Istanbul bomb threatens tourism already reeling from Putin snub

A suicide bomb in the heart of Europe’s largest city didn’t just target innocent tourists, it also hit a $32bn industry already caught up in the conflict next door.
No one made a greater contribution to Turkey’s tourism receipts last year than Russians and Germans, who have helped make the country the world’s sixth most-popular holiday destination. Russians are staying away from Mediterranean resorts because of a political row over the war in Syria. Now Germans have been affected in the most-visited square in Istanbul, accounting for most of the 10 people left dead on Tuesday morning.
“The tourism sector will suffer even greater losses in 2016, particularly given that Germans constitute Turkey’s largest group of tourists,” said Naz Masraff, director for Europe at political risk consultants Eurasia Group. “The deteriorating security environment and its impact on tourism will weigh on economic sentiment.”
Turkey plans to increase the importance of tourism to help underpin a pickup in the economy following the collapse in emerging markets and a political quagmire that led to two elections in six months. Last year, though, was on course to be the first since 2006 when the number of tourists failed to rise.
Russian President Vladimir Putin clashed with counterpart Recep Tayyip Erdogan over the downing in November of a fighter jet involved in the war in Syria. Since then, Russian tour operators were banned from selling vacations to Turkey and the countries suspended visa-free travel.
The industry was also harmed by waves of bomb attacks attributed to Islamic State militants, including one in Ankara in October that killed more than 100 people.
Previous attacks targeted Kurds at political rallies, suggesting spillover from the war in Syria, where Kurdish militants are the primary ground forces fighting Islamic State. The bomb in Istanbul’s historical centre is the first time foreign tourists have been targeted.
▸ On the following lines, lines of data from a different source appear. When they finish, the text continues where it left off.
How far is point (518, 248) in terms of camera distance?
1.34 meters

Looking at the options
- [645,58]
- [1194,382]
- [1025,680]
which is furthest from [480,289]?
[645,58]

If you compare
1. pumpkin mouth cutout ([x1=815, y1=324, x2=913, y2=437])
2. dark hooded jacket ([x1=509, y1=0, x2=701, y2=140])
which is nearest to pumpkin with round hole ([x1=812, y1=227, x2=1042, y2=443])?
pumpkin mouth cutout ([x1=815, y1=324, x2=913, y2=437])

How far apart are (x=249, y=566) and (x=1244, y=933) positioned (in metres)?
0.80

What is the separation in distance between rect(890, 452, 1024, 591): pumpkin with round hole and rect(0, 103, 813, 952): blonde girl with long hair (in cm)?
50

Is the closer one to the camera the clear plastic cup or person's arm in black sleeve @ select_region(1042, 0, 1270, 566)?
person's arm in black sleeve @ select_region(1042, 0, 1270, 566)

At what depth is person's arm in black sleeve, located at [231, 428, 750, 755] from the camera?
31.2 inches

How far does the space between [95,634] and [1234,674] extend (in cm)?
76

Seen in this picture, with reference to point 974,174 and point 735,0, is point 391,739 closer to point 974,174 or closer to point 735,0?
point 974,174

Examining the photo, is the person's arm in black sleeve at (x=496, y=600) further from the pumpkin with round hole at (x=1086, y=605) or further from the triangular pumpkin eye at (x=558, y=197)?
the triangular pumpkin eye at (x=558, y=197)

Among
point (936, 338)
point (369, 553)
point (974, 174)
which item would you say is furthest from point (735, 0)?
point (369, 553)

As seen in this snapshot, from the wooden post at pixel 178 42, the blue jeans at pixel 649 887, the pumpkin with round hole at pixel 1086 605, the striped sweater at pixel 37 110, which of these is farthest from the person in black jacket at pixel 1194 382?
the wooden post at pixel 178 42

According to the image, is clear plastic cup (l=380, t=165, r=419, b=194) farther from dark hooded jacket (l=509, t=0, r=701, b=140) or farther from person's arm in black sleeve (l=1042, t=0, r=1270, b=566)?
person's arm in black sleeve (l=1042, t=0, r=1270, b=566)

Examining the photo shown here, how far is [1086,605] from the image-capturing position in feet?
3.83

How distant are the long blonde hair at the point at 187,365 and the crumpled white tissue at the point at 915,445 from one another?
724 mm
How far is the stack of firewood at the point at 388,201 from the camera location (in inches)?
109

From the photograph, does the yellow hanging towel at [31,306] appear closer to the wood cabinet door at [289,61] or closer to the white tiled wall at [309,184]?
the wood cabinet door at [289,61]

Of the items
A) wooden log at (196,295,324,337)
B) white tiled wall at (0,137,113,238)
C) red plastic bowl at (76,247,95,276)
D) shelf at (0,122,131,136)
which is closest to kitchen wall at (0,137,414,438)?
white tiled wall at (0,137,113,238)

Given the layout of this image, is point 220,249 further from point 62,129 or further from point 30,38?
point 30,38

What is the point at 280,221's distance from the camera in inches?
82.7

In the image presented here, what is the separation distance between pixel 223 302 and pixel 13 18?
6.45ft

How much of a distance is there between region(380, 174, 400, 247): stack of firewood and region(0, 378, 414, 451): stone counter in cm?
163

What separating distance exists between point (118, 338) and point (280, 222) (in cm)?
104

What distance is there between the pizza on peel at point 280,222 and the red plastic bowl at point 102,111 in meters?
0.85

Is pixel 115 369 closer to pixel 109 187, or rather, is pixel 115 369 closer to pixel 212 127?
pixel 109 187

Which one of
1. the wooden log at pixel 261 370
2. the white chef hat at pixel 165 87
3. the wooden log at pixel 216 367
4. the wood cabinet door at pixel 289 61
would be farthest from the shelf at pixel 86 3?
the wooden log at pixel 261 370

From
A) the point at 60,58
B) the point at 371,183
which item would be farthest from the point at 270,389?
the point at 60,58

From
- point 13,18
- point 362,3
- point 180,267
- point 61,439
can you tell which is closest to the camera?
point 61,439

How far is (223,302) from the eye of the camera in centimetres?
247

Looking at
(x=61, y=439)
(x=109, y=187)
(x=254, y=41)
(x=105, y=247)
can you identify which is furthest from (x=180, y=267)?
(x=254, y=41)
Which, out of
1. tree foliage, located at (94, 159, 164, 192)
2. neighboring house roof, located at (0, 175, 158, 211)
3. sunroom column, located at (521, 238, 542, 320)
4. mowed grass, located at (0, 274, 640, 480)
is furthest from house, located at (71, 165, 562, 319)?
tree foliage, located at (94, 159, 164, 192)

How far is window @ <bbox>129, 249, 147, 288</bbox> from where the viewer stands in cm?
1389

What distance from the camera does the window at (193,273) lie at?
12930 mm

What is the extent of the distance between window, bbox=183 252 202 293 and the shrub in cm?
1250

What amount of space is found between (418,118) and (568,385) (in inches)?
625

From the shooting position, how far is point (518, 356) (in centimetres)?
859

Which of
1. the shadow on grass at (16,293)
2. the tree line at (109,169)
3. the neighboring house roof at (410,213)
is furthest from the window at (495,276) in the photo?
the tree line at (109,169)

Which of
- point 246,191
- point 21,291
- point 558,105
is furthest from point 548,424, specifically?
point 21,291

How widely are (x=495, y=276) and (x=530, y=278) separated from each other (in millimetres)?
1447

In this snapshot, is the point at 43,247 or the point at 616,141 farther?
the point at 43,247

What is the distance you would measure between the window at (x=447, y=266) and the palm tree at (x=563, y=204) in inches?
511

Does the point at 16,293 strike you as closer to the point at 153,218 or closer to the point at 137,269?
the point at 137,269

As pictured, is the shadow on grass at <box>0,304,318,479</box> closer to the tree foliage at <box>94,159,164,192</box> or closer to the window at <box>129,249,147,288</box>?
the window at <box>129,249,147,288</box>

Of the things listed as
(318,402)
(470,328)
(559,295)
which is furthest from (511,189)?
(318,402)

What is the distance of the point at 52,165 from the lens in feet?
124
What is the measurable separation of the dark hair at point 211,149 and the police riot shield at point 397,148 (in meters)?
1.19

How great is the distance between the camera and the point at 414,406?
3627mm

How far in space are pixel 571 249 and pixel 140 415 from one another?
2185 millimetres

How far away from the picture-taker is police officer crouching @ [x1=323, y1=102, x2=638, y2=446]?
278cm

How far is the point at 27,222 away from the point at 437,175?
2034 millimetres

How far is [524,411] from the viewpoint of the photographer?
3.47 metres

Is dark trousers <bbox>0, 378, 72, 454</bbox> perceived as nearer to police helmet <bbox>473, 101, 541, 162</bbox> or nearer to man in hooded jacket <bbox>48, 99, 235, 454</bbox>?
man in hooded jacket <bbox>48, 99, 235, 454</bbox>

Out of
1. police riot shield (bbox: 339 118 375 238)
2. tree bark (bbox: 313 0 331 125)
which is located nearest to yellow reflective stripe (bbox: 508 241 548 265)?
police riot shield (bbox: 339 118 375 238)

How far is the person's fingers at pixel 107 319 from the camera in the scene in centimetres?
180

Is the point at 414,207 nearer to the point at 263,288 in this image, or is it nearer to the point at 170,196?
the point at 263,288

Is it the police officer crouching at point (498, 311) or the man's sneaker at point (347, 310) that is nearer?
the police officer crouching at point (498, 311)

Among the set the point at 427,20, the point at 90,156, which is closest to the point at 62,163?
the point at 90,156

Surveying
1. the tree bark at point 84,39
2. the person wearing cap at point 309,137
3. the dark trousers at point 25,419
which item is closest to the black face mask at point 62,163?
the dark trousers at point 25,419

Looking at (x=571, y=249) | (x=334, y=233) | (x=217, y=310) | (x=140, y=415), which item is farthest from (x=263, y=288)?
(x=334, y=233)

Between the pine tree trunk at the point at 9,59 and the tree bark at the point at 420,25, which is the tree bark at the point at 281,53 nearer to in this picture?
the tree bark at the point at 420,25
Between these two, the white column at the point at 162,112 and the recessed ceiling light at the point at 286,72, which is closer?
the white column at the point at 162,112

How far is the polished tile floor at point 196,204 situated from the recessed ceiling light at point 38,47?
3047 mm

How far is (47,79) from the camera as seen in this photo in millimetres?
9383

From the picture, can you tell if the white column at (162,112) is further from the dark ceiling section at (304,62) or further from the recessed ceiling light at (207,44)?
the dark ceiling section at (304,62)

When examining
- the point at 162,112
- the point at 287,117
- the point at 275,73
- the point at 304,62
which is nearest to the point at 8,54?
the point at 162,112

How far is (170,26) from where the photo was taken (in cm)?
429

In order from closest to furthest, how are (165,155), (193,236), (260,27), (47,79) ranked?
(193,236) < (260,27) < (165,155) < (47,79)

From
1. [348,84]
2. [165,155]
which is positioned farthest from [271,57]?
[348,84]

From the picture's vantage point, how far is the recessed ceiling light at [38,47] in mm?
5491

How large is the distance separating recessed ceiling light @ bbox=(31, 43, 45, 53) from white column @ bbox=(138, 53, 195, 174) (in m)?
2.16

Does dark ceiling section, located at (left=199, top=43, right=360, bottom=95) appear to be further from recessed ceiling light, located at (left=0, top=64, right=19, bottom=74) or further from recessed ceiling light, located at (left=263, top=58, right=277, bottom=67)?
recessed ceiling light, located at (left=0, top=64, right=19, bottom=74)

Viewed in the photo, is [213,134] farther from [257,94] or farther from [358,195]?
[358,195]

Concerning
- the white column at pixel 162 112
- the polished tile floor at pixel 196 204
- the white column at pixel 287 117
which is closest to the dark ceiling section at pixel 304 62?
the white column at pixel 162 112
There was no immediate claim of responsibility, though the Turkish government identified the assailant as a foreign member of Islamic State who arrived from Syria recently.
Istanbul, the former seat of the Byzantine and Ottoman empires, hosts more visitors each year than New York, according to the 2015 Mastercard Global Destination Cities Index. The device exploded just meters from the Blue Mosque opposite Hagia Sofia museum. A suicide bomb last January killed one officer at a nearby police station.
“It’s a well-calculated target aimed at undermining Turkey’s tourism industry,” said Oytun Orhan, an analyst at the Center for Middle Eastern Strategic Studies in Ankara.
Tourism directly accounts for 4.7% of the economy compared with 7% in neighbouring Greece, according to the World Travel and Tourism Council. The government plans to boost receipts to $35.5bn by the end of 2017 from $31.5bn last year.
Television reports broadcast worldwide showed police had cordoned off the blast area as ambulance crews attended to victims, who included people from Russia, Norway, Peru and South Korea as well as Germany, according to media reports.
German Foreign Minister Frank-Walter Steinmeier said eight of his countrymen were killed and another nine severely injured. “For many years, terror hasn’t impacted us Germans as it has today,” he said. “We need to clarify who the assailant is swiftly, and clarify the circumstances.”
Visitors from the nation made up the largest share of vacationers in Turkey for all of the last three years, or 15% of them in the first 11 months of 2015. Russians were second, according to Turkey’s Ministry of Culture and Tourism.
For now, tourism-related stocks were unperturbed, with the index that tracks them rising 0.3%. Shares of Turkish Airlines closed down 0.3% in Istanbul.
“Every vulnerable emerging market has its idiosyncratic weaknesses,” Nicholas Spiro, managing director at Spiro Sovereign Strategy in London. “Turkey’s is the dramatic escalation in geopolitical risk which is plastered over TV screens and newspapers the world over and has a corrosive impact on sentiment.”